Honestly, my dad didn’t sire a moron. It’s just that he never asked me or any of his other kids, all daughters, to do the mowing, nor did he show us how. He would have been ashamed, my mother says, for the neighbors to see teenage girls doing a man’s job.
Then I grew up and had landlords, and then a boyfriend. A true friend is one who will 1) mow your lawn and 2) help you move house.
Well, you learn something new every day, so I guessed my mower wouldn’t start in the middle of the grass because it WASN’T GETTING ENOUGH AIR in its CHOKE, and sure enough it started up roaring after it was back on the asphalt, and I felt like a genius. I knew about the CHOKE because 30 years ago I regularly drove a ’64 Chrysler that wouldn’t start unless I put my finger down its choke.

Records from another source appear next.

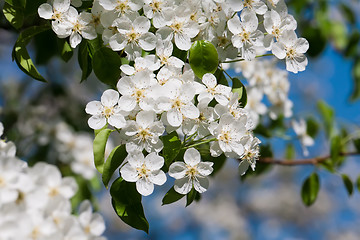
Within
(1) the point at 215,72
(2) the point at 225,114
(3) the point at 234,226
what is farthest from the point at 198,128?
(3) the point at 234,226

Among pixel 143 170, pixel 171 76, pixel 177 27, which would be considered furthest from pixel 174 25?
pixel 143 170

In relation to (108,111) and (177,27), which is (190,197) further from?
(177,27)

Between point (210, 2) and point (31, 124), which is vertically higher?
point (210, 2)

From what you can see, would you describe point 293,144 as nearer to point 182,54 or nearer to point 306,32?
point 306,32

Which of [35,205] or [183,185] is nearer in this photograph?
[35,205]

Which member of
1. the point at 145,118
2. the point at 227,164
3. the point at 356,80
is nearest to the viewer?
the point at 145,118

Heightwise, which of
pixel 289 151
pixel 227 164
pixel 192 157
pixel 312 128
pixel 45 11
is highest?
pixel 45 11

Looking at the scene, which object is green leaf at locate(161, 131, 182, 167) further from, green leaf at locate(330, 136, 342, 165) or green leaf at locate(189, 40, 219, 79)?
green leaf at locate(330, 136, 342, 165)
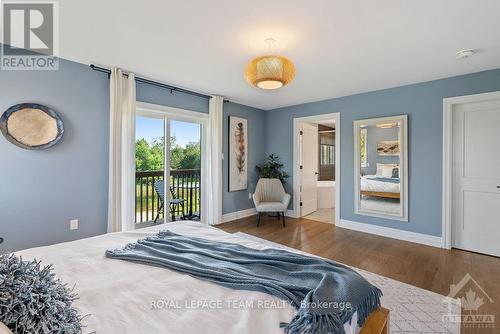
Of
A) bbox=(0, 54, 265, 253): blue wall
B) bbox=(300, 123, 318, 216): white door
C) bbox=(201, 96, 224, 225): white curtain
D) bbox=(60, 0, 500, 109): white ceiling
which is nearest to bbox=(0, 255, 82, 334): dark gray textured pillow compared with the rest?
bbox=(60, 0, 500, 109): white ceiling

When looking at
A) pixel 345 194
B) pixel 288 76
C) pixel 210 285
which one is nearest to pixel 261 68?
pixel 288 76

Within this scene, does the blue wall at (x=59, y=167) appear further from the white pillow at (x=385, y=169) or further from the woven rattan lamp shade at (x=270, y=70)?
the white pillow at (x=385, y=169)

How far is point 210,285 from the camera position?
1.16 metres

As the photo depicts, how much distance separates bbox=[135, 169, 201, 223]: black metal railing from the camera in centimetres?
382

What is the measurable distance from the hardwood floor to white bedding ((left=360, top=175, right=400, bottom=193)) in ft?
2.63

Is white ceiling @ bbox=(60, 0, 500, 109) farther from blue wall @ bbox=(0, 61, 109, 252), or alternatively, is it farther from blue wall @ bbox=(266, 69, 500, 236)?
blue wall @ bbox=(0, 61, 109, 252)

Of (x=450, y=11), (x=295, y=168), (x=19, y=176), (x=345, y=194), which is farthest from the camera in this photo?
(x=295, y=168)

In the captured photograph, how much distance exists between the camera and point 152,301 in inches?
40.3

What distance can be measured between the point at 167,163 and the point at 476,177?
180 inches

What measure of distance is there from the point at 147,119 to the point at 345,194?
372cm

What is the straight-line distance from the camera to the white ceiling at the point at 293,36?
190 centimetres

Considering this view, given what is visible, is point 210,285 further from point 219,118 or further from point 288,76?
point 219,118

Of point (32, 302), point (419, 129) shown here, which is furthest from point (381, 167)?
point (32, 302)

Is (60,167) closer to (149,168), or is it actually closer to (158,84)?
(149,168)
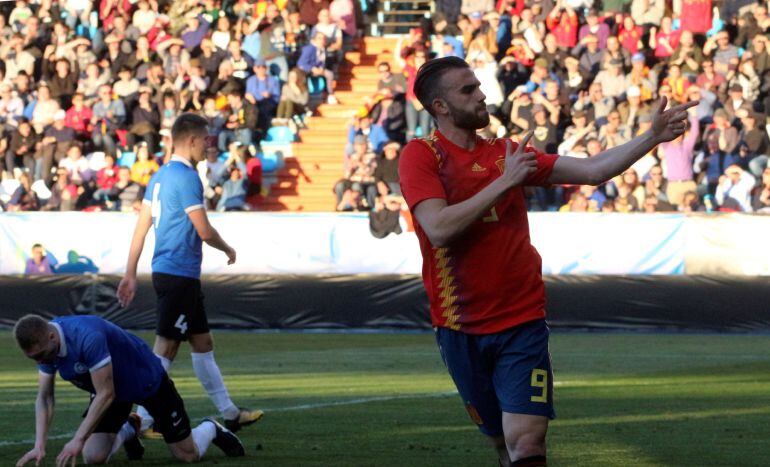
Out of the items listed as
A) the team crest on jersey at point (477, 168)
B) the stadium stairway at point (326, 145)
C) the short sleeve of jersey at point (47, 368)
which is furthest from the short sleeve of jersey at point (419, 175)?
the stadium stairway at point (326, 145)

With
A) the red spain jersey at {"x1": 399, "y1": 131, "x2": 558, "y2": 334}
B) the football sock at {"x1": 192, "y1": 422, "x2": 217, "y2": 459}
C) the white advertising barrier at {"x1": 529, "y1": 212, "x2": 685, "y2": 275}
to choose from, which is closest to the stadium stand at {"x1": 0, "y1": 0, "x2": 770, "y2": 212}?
the white advertising barrier at {"x1": 529, "y1": 212, "x2": 685, "y2": 275}

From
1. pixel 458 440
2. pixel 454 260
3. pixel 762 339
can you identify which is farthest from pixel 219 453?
pixel 762 339

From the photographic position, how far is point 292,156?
92.2ft

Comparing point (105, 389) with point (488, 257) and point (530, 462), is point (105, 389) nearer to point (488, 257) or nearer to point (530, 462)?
point (488, 257)

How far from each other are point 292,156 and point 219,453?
18958 mm

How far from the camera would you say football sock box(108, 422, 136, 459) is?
28.7 feet

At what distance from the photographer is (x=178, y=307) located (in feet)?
33.7

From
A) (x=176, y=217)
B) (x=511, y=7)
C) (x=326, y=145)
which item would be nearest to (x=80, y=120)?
(x=326, y=145)

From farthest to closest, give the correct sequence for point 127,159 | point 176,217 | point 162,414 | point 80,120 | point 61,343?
point 80,120 < point 127,159 < point 176,217 < point 162,414 < point 61,343

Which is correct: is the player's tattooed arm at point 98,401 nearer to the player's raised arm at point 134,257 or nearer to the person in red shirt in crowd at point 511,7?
the player's raised arm at point 134,257

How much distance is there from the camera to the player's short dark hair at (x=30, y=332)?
754cm

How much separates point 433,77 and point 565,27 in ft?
69.1

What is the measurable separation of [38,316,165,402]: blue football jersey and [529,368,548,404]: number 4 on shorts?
8.75 feet

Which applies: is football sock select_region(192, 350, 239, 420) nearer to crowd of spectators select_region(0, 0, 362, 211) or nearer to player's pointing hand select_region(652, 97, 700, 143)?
player's pointing hand select_region(652, 97, 700, 143)
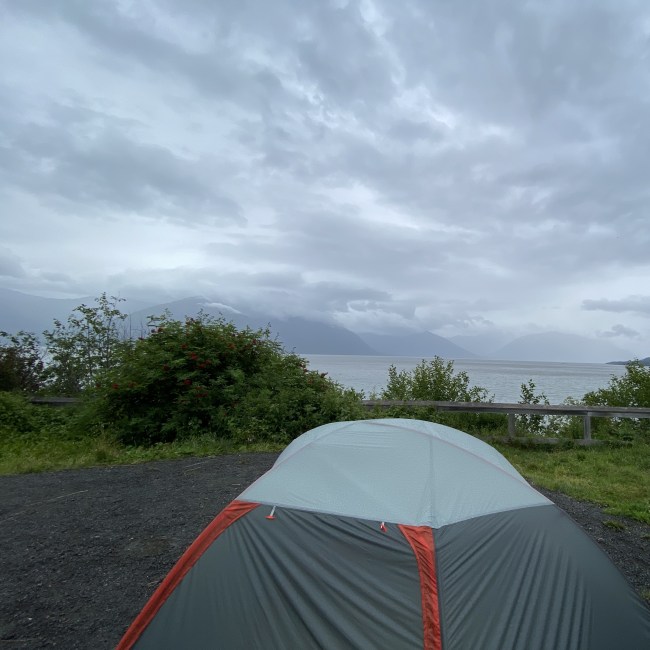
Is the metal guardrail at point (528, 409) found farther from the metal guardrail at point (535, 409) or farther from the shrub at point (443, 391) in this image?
the shrub at point (443, 391)

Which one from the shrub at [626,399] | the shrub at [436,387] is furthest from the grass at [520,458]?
the shrub at [436,387]

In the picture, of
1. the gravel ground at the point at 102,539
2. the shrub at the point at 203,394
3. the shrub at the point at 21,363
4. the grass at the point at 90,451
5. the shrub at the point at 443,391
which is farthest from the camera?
the shrub at the point at 21,363

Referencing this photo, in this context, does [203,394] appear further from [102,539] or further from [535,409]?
[535,409]

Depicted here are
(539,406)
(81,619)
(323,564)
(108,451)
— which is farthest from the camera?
(539,406)

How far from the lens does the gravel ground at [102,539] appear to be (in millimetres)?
3465

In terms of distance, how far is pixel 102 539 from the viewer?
16.1 feet

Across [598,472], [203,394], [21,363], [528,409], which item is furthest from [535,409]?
[21,363]

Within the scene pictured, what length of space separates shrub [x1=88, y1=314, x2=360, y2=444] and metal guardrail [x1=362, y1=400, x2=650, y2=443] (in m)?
1.44

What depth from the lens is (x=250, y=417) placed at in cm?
1010

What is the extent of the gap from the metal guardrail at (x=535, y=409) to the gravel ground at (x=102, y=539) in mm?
3610

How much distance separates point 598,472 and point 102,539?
7276 mm

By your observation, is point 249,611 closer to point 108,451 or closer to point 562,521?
point 562,521

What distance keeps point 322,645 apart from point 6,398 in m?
10.9

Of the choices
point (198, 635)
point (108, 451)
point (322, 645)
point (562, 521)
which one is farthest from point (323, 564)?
point (108, 451)
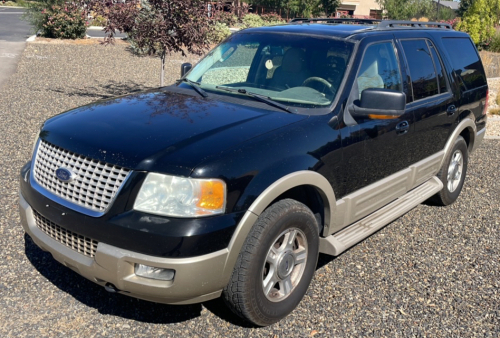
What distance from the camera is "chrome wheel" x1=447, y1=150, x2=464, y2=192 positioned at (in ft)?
19.6

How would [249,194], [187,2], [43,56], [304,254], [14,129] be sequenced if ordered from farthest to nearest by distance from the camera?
[43,56] < [187,2] < [14,129] < [304,254] < [249,194]

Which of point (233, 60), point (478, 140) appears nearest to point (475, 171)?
point (478, 140)

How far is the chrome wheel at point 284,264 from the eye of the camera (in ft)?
11.4

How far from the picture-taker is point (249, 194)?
315cm

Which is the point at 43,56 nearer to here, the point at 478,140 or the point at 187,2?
the point at 187,2

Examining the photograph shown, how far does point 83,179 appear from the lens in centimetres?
320

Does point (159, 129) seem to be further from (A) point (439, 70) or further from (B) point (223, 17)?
(B) point (223, 17)

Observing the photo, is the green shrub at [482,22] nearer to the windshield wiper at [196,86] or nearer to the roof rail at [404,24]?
the roof rail at [404,24]

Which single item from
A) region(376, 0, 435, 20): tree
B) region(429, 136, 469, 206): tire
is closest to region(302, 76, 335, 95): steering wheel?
region(429, 136, 469, 206): tire

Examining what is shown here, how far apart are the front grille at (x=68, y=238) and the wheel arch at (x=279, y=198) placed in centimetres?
83

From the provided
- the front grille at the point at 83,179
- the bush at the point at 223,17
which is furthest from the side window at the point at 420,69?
the bush at the point at 223,17

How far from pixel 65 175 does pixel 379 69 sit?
109 inches

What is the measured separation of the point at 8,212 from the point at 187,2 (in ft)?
18.1

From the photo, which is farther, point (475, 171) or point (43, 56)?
point (43, 56)
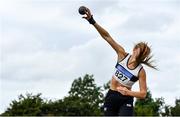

The Divine lawn has five sections, three of them sloped. Beginning the mowing on a slope was a mistake.
Certain bare patches were thick with dry oak leaves matted up like corrugated cardboard. Boldly mowing right through them spawned a ferocious dust storm. After several of those, the mower quit, and I guessed at once that I had abused its air filter. The filter sits on the top of the mower, in a closed and fitted black plastic case, and I still can’t see how air ever gets in there. But after securing a dime to unscrew its top I got mentally lost in the beauty of the coin, and in the many reasons why I admire FDR, and then in contemplating, really for the first time, the torch and plants on the coin’s reverse. Then I removed the top of the case and rinsed out the air filter. I left it to dry in the sun on top of the pumphouse and quit for the day.
A pow’ful ornery attack of hay fever laid me out flat the next day, and that’s why there aren’t any Rugged Rural Missouri blog entries between May 19 and June 2. My mowing ensemble had included sturdy shoes and protective eyewear (“eyewear”? What a word!) but not a breathing mask. God, how stupid I was two weeks ago compared to how smart I am today.